**EXTRAIT FOURNI**
Max SIMEONI vient de décéder. Peu connu de la jeune génération, il eut un rôle fondamental, avec son frère Edmond, dans le mouvement nationaliste corse. Les hommages sont très nombreux dans les milieux politiques et associatifs corses.
Vous trouverez ci-dessous l'article de Julian MATTEI paru sur le site de Corse-Matin qui résume bien la carrière militante de Max.
Puisqu'il est d'usage de raccrocher le parcours d'un homme à un évènement, à un discours qui aura laissé une empreinte dans les mémoires, l'odyssée militante de Max Simeoni restera sans doute liée à un texte qui fît date : "Je suis un nationaliste corse."
C'était il y a tout juste cinquante ans, le 19 août 1973, dans les colonnes d'Arritti, le journal des autonomistes, fondé quelques années plus tôt. Son éditorial est succinct, mais son contenu est déjà tout un programme. Celui d'une vie au service d'une cause, dont il fut l'un des guides les plus éclairés. La disparition de Max Simeoni, ce samedi 9 septembre 2023 à l'âge de 94 ans, laisse la Corse du nationalisme orpheline de l'un de ses pères. " Max a tout donné à cette cause qui lui paraissait juste, et dont il est resté un militant infatigable et dévoué, jusqu'à son dernier souffle ", se souvient Michel Angeli, un compagnon de route depuis les années 1960.
Les années 1960, c'est justement à cette époque que Max Simeoni rentre en Corse. Le trentenaire avait dû quitter l'île et son village de Lozzi pour suivre ses études de médecine à la faculté de Marseille. C'est à son retour, sa plaque à peine vissée sur la devanture de son cabinet, à Bastia, qu'il fait ses premiers pas en politique. Ses travaux, conduits dans le cadre du Cedic, le comité d'études et de défense des intérêts de la Corse, ancêtre du mouvement autonomiste, fondé en 1964, prennent déjà des allures de manifeste. Le jeune médecin livre à travers cet opuscule son analyse de la société insulaire et accuse Paris d'exploiter des activités lucratives dans l'île, au détriment des Corses, dont l'État favoriserait l'exode.

**CONSIGNE**
Selon l'extrait fourni sur Max Simeoni, à quel âge est-il décédé, s'il vous plaît ?

Données de questions fondées sur des scènes:

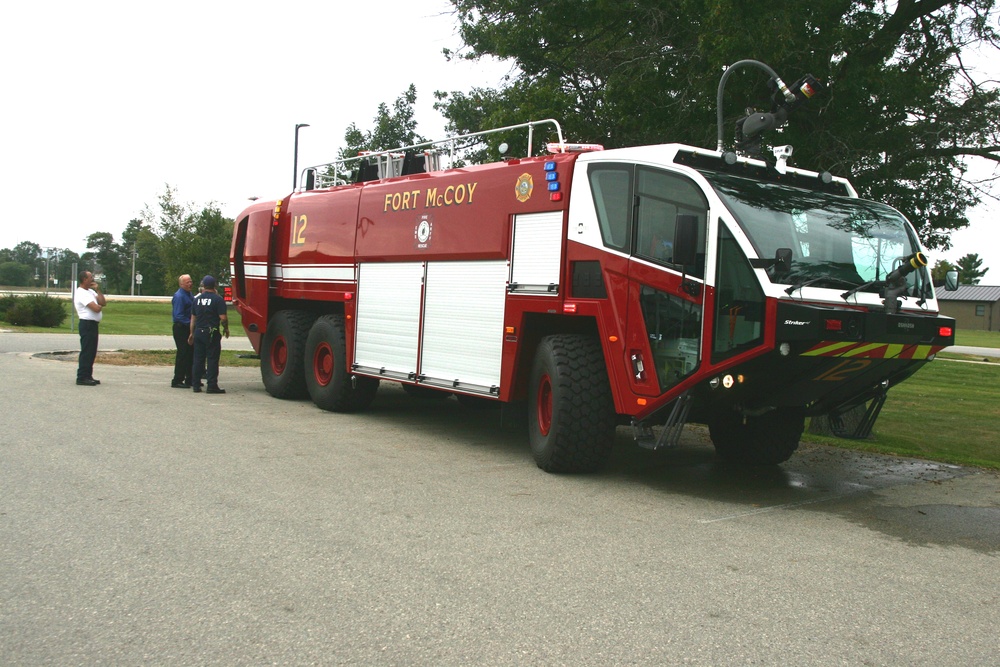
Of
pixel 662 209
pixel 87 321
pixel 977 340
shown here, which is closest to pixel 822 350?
pixel 662 209

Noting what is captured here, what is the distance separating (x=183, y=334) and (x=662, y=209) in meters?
9.54

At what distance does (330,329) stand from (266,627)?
8543mm

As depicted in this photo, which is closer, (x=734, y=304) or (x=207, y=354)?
(x=734, y=304)

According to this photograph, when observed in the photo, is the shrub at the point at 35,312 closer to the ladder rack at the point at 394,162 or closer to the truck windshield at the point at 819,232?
the ladder rack at the point at 394,162

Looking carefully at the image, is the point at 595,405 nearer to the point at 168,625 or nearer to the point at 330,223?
the point at 168,625

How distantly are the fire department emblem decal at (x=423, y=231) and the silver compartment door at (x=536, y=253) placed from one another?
165cm

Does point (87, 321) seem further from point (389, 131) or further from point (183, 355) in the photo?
point (389, 131)

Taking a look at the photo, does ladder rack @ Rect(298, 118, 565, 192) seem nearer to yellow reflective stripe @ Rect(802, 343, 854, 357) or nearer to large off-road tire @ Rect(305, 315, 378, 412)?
large off-road tire @ Rect(305, 315, 378, 412)

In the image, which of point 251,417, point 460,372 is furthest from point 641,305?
point 251,417

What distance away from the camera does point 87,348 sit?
47.0 ft

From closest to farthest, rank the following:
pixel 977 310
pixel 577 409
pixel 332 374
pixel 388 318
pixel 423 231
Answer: pixel 577 409, pixel 423 231, pixel 388 318, pixel 332 374, pixel 977 310

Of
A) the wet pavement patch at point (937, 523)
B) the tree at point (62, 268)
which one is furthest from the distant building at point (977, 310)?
the tree at point (62, 268)

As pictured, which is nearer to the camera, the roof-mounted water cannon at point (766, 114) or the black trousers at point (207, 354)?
the roof-mounted water cannon at point (766, 114)

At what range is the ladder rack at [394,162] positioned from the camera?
12.2 m
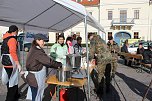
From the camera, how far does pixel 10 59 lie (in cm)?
663

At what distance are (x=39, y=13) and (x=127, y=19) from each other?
44.1m

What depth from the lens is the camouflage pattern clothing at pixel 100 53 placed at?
7.71 m

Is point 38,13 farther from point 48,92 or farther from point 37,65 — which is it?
point 37,65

**RÉPONSE COMPLÈTE**
Il est décédé à l'âge de 94 ans.